COSA FARE: Riporta tali e quali le righe delle voci qui sotto, dalla riga che contiene "How far away" fino alla fine delle voci, incluse entrambe le estremità.

DATI FORNITI:
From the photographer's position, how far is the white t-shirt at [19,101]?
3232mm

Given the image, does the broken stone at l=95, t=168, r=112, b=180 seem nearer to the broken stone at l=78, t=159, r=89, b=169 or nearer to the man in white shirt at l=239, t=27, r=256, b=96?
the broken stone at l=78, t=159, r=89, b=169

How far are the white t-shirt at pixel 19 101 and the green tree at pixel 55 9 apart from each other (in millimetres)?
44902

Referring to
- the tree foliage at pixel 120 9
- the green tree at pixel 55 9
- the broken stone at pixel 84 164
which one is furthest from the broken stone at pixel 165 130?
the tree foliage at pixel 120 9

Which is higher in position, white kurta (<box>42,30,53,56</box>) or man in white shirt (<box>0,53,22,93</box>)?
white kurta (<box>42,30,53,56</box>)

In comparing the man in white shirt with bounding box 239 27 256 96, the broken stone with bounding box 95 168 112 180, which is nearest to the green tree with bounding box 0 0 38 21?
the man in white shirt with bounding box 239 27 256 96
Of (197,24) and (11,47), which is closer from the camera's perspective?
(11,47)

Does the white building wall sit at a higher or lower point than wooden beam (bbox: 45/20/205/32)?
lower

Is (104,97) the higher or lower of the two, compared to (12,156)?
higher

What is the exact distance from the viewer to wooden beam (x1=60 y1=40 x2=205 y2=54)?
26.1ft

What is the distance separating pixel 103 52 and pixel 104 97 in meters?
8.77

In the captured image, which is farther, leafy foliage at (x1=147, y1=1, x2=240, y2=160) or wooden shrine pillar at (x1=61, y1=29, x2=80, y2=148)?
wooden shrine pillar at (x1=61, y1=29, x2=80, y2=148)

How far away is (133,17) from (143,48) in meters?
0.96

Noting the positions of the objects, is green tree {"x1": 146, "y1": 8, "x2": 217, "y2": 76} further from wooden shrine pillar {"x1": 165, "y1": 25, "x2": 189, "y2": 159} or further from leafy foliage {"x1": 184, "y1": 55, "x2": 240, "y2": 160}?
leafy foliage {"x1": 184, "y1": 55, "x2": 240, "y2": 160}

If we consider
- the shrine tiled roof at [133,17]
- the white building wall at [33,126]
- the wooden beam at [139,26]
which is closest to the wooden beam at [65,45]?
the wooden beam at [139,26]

SOLUZIONE:
How far away is (133,17) from (143,48) in meters?
0.96

Noting the positions of the objects, is green tree {"x1": 146, "y1": 8, "x2": 217, "y2": 76} further from wooden shrine pillar {"x1": 165, "y1": 25, "x2": 189, "y2": 159} or further from leafy foliage {"x1": 184, "y1": 55, "x2": 240, "y2": 160}?
leafy foliage {"x1": 184, "y1": 55, "x2": 240, "y2": 160}

If we consider
- the shrine tiled roof at [133,17]
- the white building wall at [33,126]
- the wooden beam at [139,26]
which is closest to the wooden beam at [65,45]?
the wooden beam at [139,26]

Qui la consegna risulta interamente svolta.